- **Stated exercise**:
Copy out the records below word for word, omitting the pictures.

------------------------------------------------------------

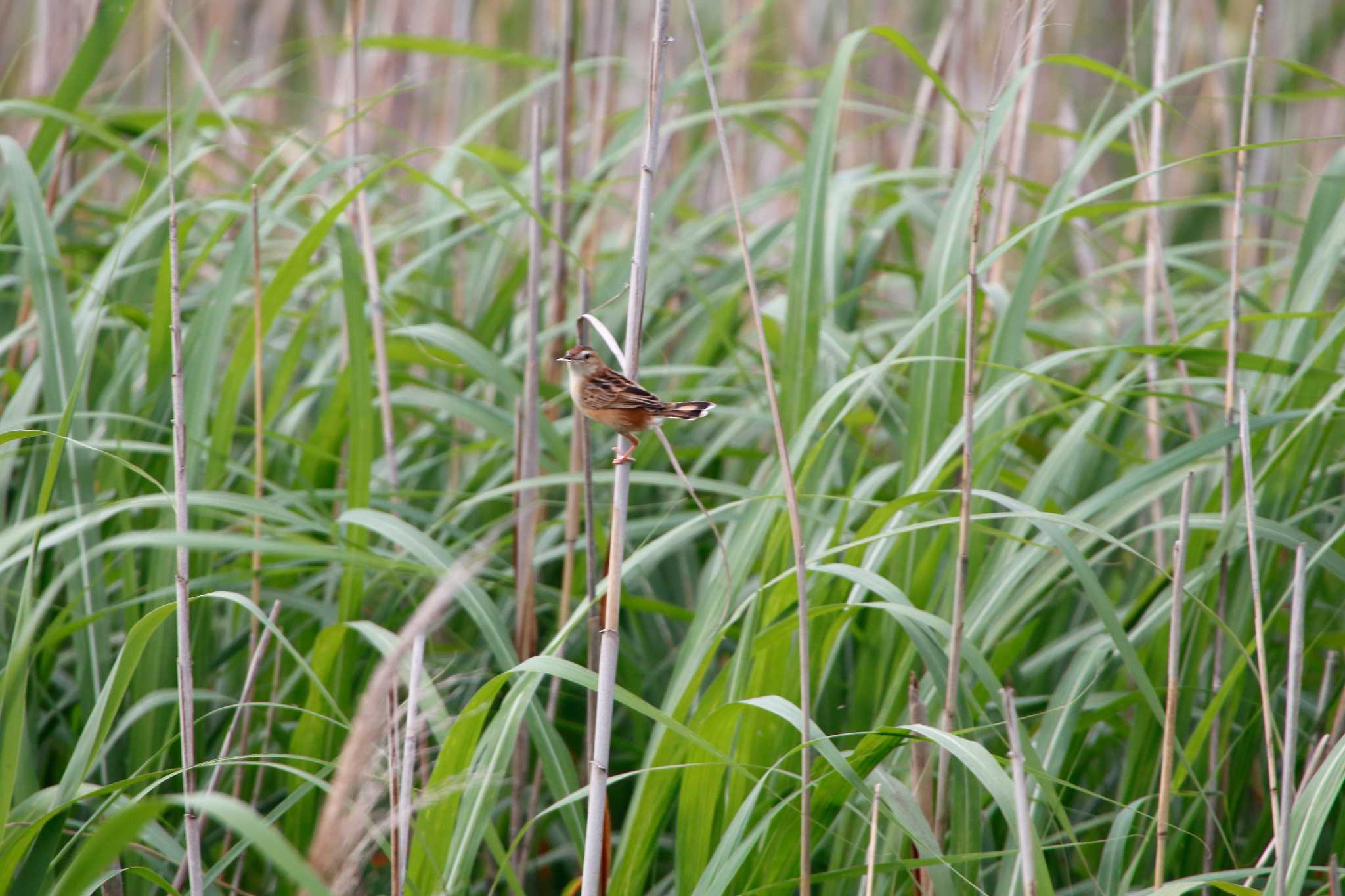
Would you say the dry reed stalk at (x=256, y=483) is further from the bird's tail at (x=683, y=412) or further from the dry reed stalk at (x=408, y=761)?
the bird's tail at (x=683, y=412)

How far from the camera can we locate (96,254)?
243cm

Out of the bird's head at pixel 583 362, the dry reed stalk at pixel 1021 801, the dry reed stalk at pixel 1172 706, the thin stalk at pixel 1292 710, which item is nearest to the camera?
the dry reed stalk at pixel 1021 801

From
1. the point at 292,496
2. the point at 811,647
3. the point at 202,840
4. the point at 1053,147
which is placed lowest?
the point at 202,840

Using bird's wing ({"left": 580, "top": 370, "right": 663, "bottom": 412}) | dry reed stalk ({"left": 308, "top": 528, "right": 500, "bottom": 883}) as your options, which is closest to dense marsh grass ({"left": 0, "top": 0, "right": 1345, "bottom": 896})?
dry reed stalk ({"left": 308, "top": 528, "right": 500, "bottom": 883})

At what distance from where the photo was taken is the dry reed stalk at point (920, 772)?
1297 millimetres

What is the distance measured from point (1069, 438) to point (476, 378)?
3.92 ft

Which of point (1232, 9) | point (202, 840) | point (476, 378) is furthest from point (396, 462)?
point (1232, 9)

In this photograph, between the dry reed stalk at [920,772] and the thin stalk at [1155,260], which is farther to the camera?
the thin stalk at [1155,260]

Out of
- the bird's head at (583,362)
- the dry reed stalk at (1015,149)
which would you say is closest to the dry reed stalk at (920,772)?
the bird's head at (583,362)

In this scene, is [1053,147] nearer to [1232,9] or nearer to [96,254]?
[1232,9]

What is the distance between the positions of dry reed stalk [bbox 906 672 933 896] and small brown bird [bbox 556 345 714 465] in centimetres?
42

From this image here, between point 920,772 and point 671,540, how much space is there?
51cm

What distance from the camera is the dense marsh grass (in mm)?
1277

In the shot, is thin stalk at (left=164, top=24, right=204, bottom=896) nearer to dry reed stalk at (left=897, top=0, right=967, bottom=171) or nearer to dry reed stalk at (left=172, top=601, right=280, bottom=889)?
dry reed stalk at (left=172, top=601, right=280, bottom=889)
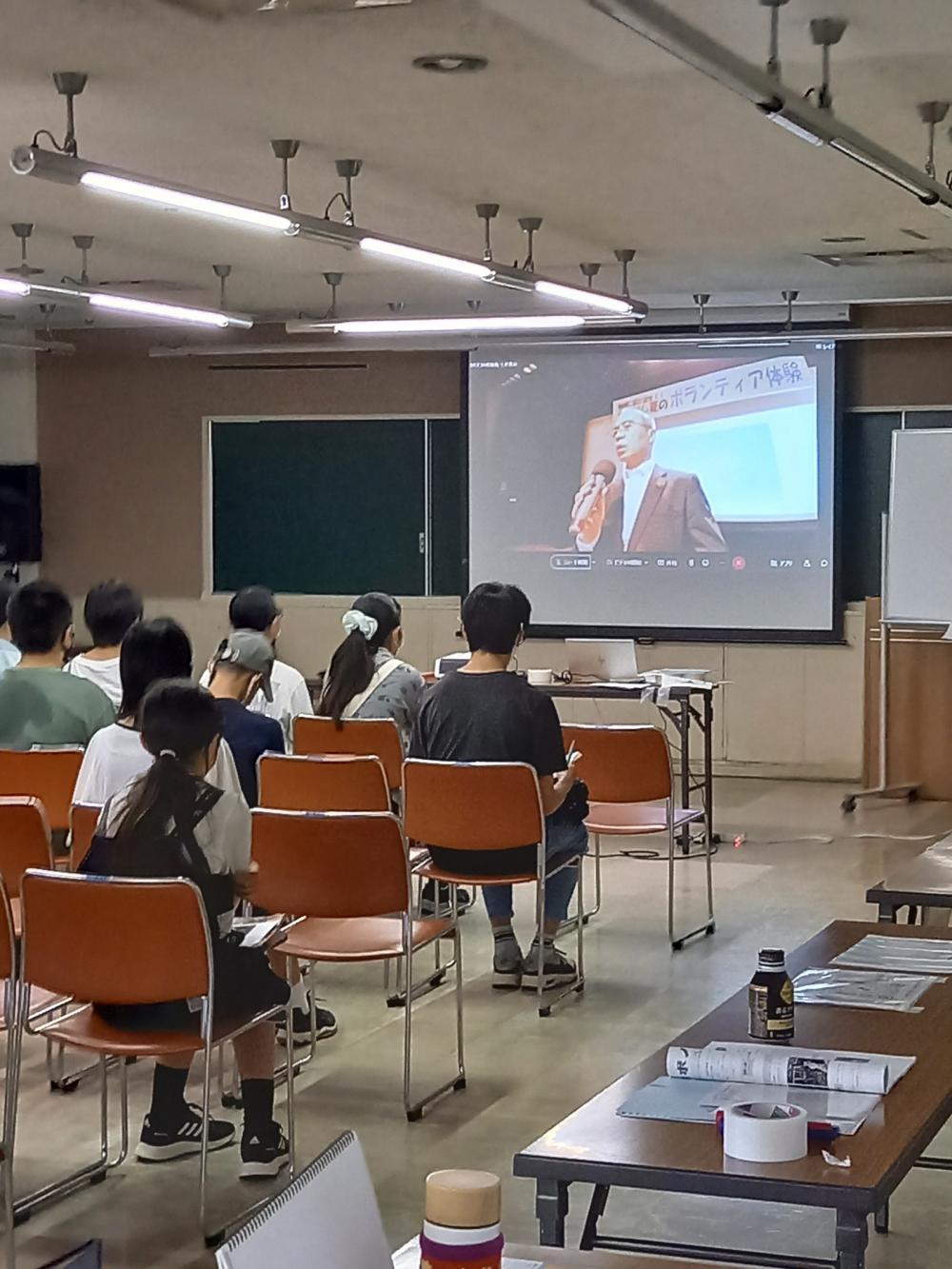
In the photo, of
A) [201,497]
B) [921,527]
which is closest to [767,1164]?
[921,527]

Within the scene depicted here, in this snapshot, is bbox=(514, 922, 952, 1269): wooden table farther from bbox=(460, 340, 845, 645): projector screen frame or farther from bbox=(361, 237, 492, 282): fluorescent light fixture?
bbox=(460, 340, 845, 645): projector screen frame

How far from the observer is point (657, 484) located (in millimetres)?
11250

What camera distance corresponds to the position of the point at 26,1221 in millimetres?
3979

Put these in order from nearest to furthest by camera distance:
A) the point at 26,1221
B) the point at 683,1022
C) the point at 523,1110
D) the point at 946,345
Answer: the point at 26,1221 < the point at 523,1110 < the point at 683,1022 < the point at 946,345

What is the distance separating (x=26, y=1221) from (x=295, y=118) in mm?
3720

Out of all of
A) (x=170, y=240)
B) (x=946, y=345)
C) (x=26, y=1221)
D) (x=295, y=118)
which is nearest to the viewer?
(x=26, y=1221)

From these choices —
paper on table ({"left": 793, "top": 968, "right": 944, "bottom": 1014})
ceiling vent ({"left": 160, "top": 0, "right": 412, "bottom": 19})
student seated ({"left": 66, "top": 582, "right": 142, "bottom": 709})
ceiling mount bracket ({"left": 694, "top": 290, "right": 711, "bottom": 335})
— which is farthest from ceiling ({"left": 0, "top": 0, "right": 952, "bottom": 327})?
paper on table ({"left": 793, "top": 968, "right": 944, "bottom": 1014})

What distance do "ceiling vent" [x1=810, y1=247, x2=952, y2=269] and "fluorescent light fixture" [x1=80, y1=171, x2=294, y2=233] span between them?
400 centimetres

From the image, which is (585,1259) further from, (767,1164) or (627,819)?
(627,819)

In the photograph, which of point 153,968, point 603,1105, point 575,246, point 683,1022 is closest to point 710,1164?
point 603,1105

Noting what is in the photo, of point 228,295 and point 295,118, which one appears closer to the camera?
point 295,118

------------------------------------------------------------

- **Exercise answer**:
Would you say the dry reed stalk at (x=256, y=483) is further from the bird's tail at (x=683, y=412) or further from the dry reed stalk at (x=408, y=761)?
the bird's tail at (x=683, y=412)

How far from the camera can we locate (96,254)?
243cm

Out of the bird's head at pixel 583 362, the dry reed stalk at pixel 1021 801, the dry reed stalk at pixel 1172 706, the thin stalk at pixel 1292 710, which item is nearest to the camera?
the dry reed stalk at pixel 1021 801

From
1. the point at 292,496
2. the point at 811,647
3. the point at 202,840
4. the point at 1053,147
which is placed lowest?
the point at 202,840

Using bird's wing ({"left": 580, "top": 370, "right": 663, "bottom": 412}) | dry reed stalk ({"left": 308, "top": 528, "right": 500, "bottom": 883}) as your options, which is closest to dense marsh grass ({"left": 0, "top": 0, "right": 1345, "bottom": 896})?
dry reed stalk ({"left": 308, "top": 528, "right": 500, "bottom": 883})

At what distance from where the photo was taken is the dry reed stalk at point (920, 772)?
1297 millimetres

What is the distance measured from point (1069, 438) to point (476, 378)?
3.92 ft

Which of point (1232, 9) | point (202, 840) | point (476, 378) is furthest from point (396, 462)?
point (1232, 9)

In this photograph, between the dry reed stalk at [920,772] and the thin stalk at [1155,260], which is farther to the camera?
the thin stalk at [1155,260]

Out of
- the bird's head at (583,362)
- the dry reed stalk at (1015,149)
which would you say is closest to the dry reed stalk at (920,772)?
the bird's head at (583,362)

In this scene, is [1053,147] nearer to [1232,9] or nearer to [96,254]?
[1232,9]

What is the distance between the positions of dry reed stalk [bbox 906 672 933 896] and small brown bird [bbox 556 345 714 465] in centimetres?
42

From this image here, between point 920,772 and point 671,540, how much space is there?
51cm

What distance from the camera is the dense marsh grass (in mm)?
1277

In the shot, is thin stalk at (left=164, top=24, right=204, bottom=896) nearer to dry reed stalk at (left=897, top=0, right=967, bottom=171) or nearer to dry reed stalk at (left=172, top=601, right=280, bottom=889)?
dry reed stalk at (left=172, top=601, right=280, bottom=889)
In the photo, of
A) [201,497]
B) [921,527]
which is closest to [767,1164]?
[921,527]

Within the scene depicted here, in this snapshot, is bbox=(514, 922, 952, 1269): wooden table farther from bbox=(460, 340, 845, 645): projector screen frame or farther from bbox=(361, 237, 492, 282): fluorescent light fixture?
bbox=(460, 340, 845, 645): projector screen frame

How far from the observer is point (657, 484) located (in millimetres)?
11250

What camera distance corresponds to the position of the point at 26,1221 in millimetres?
3979

Put these in order from nearest to furthest by camera distance:
A) the point at 26,1221
B) the point at 683,1022
C) the point at 523,1110
D) the point at 946,345
Answer: the point at 26,1221 < the point at 523,1110 < the point at 683,1022 < the point at 946,345

What is the distance separating (x=26, y=1221) from (x=295, y=118) in mm?
3720

Out of all of
A) (x=170, y=240)
B) (x=946, y=345)
C) (x=26, y=1221)
D) (x=295, y=118)
which is nearest to the viewer?
(x=26, y=1221)

From these choices —
paper on table ({"left": 793, "top": 968, "right": 944, "bottom": 1014})
ceiling vent ({"left": 160, "top": 0, "right": 412, "bottom": 19})
student seated ({"left": 66, "top": 582, "right": 142, "bottom": 709})
ceiling mount bracket ({"left": 694, "top": 290, "right": 711, "bottom": 335})
— which is farthest from ceiling ({"left": 0, "top": 0, "right": 952, "bottom": 327})?
paper on table ({"left": 793, "top": 968, "right": 944, "bottom": 1014})

What distance do "ceiling vent" [x1=810, y1=247, x2=952, y2=269] and "fluorescent light fixture" [x1=80, y1=171, x2=294, y2=233] span between them?
400 centimetres

From the image, which is (585,1259) further from, (767,1164) or (627,819)?
(627,819)

In the photograph, which of point 153,968, point 603,1105, point 575,246, point 683,1022 is closest to point 710,1164?
point 603,1105

Noting what is in the photo, of point 228,295 and point 295,118, which one appears closer to the camera?
point 295,118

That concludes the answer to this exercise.